I went to see my parents Friday night for Yom Kippur dinner. I was such a bad Jew, I ate, sat in temple for an hour, and then took a train back to NYC. I was typing on the way and I found this little paragraph I wrote at the end of a story I was working on. I thought I’d share. It’s nothing really relevant though.
There’s a guy on the train whose talking to his friend and he thinks I haven’t heard what he says. He’s talking about some blonde he picked up last night, and his back is to me. I can’t decide if he’s cute, but from the tone of his conversation, he sounds sleazy. We make eye contact and he thinks I think he’s cute. He is cute, so I guess he’s not so off, but he doesn’t realize that I know that he has fucked some blonde who is now calling him on a regular basis. He hangs up the phone and I think he thinks I should look at him. Only I don’t because I’m afraid I’ll laugh or crack a smile. He’s got to talk to someone, anyone, so he picks up his phone.
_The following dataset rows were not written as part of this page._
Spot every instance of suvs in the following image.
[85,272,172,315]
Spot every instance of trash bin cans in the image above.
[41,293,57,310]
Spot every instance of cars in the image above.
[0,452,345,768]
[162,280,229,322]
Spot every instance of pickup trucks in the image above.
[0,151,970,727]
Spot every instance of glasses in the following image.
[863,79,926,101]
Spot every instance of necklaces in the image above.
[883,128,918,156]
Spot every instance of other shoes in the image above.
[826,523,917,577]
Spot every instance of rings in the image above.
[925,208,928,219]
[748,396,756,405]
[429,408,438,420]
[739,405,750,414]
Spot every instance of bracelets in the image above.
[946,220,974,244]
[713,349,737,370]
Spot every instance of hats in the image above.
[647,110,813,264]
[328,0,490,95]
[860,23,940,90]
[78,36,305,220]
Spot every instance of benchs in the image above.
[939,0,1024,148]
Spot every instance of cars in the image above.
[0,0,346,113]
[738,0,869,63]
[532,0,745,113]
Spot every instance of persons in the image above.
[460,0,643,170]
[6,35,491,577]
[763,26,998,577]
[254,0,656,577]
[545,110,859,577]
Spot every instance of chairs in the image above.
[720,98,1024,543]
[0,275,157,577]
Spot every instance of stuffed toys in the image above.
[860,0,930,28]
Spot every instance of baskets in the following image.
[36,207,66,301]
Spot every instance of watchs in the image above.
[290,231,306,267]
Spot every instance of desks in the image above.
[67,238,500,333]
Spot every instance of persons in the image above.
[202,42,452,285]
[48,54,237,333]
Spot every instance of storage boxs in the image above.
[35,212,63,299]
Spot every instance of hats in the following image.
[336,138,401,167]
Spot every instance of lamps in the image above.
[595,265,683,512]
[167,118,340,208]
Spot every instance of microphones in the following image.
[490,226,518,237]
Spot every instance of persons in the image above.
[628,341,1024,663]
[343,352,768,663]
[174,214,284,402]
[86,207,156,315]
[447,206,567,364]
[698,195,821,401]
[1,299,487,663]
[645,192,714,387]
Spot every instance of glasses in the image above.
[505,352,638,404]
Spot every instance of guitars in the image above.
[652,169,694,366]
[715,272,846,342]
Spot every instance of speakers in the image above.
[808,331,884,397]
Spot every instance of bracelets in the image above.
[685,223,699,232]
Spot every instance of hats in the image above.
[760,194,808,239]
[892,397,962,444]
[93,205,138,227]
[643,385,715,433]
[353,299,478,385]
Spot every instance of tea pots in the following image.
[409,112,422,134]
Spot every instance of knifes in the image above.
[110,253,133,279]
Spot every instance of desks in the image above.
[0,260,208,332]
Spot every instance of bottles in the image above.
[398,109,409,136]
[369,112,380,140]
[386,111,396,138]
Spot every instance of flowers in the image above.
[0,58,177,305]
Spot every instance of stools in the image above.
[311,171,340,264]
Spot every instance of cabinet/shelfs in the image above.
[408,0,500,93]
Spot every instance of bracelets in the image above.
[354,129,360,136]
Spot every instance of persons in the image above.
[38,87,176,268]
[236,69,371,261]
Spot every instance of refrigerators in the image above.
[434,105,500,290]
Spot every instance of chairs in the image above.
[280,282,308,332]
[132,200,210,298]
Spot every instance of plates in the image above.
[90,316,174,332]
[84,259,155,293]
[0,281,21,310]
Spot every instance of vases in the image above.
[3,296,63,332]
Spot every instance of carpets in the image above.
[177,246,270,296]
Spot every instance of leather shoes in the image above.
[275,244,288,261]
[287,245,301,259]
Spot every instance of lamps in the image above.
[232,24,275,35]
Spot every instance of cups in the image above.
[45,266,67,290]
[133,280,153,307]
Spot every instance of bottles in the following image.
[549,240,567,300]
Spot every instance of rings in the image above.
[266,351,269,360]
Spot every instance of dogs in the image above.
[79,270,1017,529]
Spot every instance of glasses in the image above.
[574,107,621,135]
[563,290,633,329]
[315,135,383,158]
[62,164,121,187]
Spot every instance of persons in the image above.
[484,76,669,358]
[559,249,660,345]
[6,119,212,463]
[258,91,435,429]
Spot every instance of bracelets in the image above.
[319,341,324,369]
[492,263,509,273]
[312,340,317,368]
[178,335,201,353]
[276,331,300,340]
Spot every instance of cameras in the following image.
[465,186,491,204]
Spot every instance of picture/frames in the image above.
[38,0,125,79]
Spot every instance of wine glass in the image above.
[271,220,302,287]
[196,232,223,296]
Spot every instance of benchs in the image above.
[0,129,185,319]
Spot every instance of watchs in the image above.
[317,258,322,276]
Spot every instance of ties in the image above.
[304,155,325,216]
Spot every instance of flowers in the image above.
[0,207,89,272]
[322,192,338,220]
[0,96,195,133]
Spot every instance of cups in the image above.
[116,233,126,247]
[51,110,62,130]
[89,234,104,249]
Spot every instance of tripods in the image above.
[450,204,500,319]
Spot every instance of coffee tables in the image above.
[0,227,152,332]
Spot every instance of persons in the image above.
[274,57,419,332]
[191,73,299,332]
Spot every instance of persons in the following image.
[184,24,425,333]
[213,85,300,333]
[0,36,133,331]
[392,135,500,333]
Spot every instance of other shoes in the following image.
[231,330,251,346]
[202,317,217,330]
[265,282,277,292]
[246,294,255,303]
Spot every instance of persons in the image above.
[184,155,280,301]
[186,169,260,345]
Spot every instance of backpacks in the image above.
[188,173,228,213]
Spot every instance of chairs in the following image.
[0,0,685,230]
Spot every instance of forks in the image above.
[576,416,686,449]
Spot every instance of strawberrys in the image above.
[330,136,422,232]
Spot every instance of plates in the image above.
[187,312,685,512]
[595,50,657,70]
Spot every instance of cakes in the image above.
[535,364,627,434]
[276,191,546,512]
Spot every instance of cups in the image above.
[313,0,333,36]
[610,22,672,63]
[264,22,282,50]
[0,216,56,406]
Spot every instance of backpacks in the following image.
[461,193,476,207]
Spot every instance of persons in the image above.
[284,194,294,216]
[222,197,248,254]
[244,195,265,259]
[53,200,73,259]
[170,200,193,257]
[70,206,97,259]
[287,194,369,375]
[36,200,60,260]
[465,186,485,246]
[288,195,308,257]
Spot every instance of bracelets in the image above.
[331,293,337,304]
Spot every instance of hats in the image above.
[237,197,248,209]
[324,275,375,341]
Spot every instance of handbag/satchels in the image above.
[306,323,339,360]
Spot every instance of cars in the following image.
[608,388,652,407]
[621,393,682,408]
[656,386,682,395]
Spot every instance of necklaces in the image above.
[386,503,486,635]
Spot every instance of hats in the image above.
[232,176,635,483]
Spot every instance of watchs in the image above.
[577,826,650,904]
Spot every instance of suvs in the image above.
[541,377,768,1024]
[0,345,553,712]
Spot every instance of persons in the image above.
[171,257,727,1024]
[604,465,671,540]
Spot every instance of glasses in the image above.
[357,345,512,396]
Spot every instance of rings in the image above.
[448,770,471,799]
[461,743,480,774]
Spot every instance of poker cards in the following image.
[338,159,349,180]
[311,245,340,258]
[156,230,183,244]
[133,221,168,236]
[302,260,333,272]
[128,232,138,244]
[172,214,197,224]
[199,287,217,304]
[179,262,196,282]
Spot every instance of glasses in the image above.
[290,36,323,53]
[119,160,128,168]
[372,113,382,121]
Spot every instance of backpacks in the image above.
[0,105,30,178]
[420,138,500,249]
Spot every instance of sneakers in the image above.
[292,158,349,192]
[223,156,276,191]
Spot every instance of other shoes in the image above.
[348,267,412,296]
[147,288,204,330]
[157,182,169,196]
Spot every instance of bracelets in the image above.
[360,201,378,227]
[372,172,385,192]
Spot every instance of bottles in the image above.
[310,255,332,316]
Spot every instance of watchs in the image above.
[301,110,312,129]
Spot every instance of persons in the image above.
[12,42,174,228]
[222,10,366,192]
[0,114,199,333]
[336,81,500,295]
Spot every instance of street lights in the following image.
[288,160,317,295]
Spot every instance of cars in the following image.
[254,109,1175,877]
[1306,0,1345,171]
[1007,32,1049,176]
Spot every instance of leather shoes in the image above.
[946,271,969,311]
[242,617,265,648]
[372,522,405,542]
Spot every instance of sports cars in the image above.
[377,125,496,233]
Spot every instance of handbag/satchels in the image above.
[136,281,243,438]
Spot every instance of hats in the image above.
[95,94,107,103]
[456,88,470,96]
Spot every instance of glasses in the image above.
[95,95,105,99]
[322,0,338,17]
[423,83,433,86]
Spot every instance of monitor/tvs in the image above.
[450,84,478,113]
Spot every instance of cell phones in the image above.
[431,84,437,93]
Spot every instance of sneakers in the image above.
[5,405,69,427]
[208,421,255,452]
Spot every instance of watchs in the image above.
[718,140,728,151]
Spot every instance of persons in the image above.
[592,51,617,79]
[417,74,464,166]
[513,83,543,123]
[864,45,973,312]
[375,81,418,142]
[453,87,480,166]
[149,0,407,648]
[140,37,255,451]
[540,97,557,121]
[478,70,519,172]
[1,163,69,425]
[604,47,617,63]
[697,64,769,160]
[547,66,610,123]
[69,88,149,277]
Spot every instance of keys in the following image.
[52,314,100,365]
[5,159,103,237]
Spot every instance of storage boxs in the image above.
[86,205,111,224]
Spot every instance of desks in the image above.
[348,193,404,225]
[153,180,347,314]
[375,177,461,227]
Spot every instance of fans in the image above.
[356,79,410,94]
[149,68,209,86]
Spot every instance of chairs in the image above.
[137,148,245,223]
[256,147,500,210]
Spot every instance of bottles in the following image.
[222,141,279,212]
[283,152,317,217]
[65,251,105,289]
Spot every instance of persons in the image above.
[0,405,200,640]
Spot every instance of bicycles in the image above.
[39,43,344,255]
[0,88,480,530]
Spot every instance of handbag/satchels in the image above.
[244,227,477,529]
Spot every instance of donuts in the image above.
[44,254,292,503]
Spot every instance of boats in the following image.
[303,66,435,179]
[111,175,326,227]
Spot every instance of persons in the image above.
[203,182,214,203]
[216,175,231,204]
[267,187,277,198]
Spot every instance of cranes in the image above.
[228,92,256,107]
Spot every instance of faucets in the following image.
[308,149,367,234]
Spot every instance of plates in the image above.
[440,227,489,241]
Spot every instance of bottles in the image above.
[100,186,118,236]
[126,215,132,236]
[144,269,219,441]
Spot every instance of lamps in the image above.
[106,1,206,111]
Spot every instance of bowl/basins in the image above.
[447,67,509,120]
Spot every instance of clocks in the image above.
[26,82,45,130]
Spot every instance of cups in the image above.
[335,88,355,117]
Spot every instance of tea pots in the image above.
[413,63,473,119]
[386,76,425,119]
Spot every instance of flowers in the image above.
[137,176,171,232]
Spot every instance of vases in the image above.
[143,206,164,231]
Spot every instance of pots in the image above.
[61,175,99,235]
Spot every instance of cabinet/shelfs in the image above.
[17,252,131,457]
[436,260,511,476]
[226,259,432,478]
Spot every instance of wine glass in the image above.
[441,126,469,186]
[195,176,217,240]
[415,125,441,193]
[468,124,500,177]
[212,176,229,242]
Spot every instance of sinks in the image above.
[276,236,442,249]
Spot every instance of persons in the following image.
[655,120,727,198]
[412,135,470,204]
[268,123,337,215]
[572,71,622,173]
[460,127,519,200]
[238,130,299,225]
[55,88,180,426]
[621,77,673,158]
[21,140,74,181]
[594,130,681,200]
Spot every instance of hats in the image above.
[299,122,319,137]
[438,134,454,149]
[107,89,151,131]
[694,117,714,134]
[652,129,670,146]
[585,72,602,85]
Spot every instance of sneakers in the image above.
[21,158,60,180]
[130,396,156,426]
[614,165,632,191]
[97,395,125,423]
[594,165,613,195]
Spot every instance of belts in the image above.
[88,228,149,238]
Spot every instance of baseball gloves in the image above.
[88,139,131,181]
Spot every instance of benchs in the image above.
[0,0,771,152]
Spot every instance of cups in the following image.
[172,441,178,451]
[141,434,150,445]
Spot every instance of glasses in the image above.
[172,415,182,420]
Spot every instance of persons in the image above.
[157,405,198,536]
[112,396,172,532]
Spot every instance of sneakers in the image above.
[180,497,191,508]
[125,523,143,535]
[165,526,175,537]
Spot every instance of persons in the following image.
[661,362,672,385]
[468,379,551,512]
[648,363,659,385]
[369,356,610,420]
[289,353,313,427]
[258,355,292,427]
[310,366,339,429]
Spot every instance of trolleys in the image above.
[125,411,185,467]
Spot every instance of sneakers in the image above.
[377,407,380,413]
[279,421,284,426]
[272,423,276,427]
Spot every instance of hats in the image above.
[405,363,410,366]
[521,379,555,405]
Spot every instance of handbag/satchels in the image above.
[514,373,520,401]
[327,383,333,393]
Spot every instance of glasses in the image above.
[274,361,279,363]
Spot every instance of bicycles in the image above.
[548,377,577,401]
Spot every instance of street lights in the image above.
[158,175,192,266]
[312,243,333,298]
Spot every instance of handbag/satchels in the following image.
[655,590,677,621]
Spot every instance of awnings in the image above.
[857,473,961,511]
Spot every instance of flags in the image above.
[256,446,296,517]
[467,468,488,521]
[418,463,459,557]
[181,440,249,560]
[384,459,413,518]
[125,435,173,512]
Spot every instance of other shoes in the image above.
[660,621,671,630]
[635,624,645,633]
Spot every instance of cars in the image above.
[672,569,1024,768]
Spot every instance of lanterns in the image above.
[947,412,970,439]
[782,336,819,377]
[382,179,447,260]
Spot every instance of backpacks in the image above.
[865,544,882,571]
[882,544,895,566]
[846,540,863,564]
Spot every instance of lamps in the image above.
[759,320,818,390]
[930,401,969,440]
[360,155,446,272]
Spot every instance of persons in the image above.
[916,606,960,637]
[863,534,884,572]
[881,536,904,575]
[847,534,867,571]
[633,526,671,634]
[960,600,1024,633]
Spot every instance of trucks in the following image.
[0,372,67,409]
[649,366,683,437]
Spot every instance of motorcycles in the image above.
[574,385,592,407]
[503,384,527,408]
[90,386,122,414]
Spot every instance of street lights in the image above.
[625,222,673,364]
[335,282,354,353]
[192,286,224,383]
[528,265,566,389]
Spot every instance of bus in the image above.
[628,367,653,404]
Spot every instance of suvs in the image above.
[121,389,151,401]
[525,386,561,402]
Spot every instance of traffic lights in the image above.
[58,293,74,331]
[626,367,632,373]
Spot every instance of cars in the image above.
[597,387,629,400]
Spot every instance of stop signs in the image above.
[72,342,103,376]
I shared this “random train thought” with you because well, I wasn’t sure why else I typed it, so why not share what I’ve got. It also because it reminds me how funny this dating thing is. Here’s this girl, this blonde who thinks she’s found some really great guy, only he’s a slimy boy whose telling his friend about her, while referring to her as the blonde I picked up last night, and she’s probably calling her friends saying she’s in love.
Girls who deny that they have done this, are lying. I am not a boy so I don’t know if boys do this too, but even if they do, it’s a lot less often than the girls do. When a girl meets someone she likes, she often plans out small details, like who will sit with whom at the wedding, and what they’re child will wear to its first day of school. Boys think about the next time, or the first time, they’ll get laid. And even when they think about this, the girl that they just met, the one whose telling all her friends about him, isn’t necessarily the one they picture in bed. Guys like options. So do some girls, but guys really do.
Whatever. Boys and girls will always be boys and girls. While some of us exhibit crossover tendencies, others of us are extremely predictable. I guess that’s the point I wasn’t trying to make.
AND…straight out of random tangent land.
I had this “regression” today:
If I were cast in the Wizard of Oz, I’d play the part of Cindy, Dorothy’s little sister. While you may not have heard of Cindy, back in the day, when I was a young lady happily playing make believe at family parties, I got to play Cindy, a lesser known character that dies tragically in the MGM movie version of life, but I swear she came to me in more than a dream.
It’s true. My cousin got to play Dorothy and I got to play Cindy and it was fucked up because there ain’t no Cindy people. There ain’t no Cindy in the Wizard of Oz. But, according to my cousin, there couldn’t be two Dorothy’s and there was no way she got to play Dorothy without me. Well, actually she did, because I played Cindy. I hated Cindy because she was second best and I was supposed to be the star.
I’m still not over it. And with everything else going on, I don’t know if I ever will be. Okay, I will, I will..I’m not that crazy.